On moving to London, Dorothy Owen spent two years as Archivist at Lambeth Palace Library, where she accomplished important work of classification. Soon, however, she was on the move again, to Cambridge, where Arthur had been appointed to a senior post in the University Library. It did not take the History Faculty long to appreciate what an asset it had accidentally acquired in his wife.

By the late 1960s she had proved herself indispensable, providing instruction in palaeography and diplomatic which was otherwise lacking. Generations of young postgraduates were grateful for her patient training in the arcane but essential skills of reading and interpreting medieval documents, but also for the concern shown by her, and by Arthur, for their general happiness and well-being.

At the same time she was reducing to order the records of the bishop and chapter of Ely, recently deposited in the University Library, on the interpretation of which she published many perceptive papers. She was formally appointed Custodian of Ecclesiastical Archives in 1968 and Keeper of the University Archives in 1978, while an academic home outside the library was provided by her election in 1969 to the Fellowship of Wolfson College.

Meanwhile she was publishing extensively. There are immaculate editions of medieval manuscripts, foremost among them John Lydford's Book (1974), a rare surviving notebook of a 14th-century ecclesiastical administrator, and The Making of King's Lynn (1984), in which she gathered a large sheaf of documents from one of those east coast ports on which so much of medieval England's wealth depended.

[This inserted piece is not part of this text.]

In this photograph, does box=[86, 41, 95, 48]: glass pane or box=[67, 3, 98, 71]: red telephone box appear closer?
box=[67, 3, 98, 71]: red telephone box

Reliance on manuscripts characterised, too, her Church and Society in Medieval Lincolnshire (1971), a model study of the workings of the Church at local level, and her Sandars Lectures in Bibliography at Cambridge, published as The Medieval Canon Law: teaching, literature and transmission (1990), in which she examined the operation of a legal system which, as much as the common law, regulated the lives of medieval English people. She frequently ventured, too, far beyond the Reformation, making telling contributions to the history of the Anglican Church. The chronological breadth of her scholarship is symbolised by her editorship of the fine History of Lincoln Minster (1994).

Dorothy Owen was a home-loving person, happiest in the company of her husband and dog, diligent in the service of institutions but never much preoccupied by her status within them. In the last 20 years of her life, however, her long and selfless work was recognised on many fronts. Cambridge University in 1964 conferred upon her the degree of Doctor of Letters, and in 1995 she was appointed MBE. Her leading role within her profession was marked by her chairmanship of the British Records Association. She was elected chairman of the Canterbury and York Society and president of the Lincoln Record Society and the Society of Lincolnshire History and Archaeology, the three societies closest to her heart and for which she had done so much.

Her 75th birthday was celebrated by a Festschrift (Medieval Ecclesiastical Studies: in honour of Dorothy M. Owen, 1995) in which almost every contributor personally owed much to her own pioneering work at the documentary coal-face of medieval church history.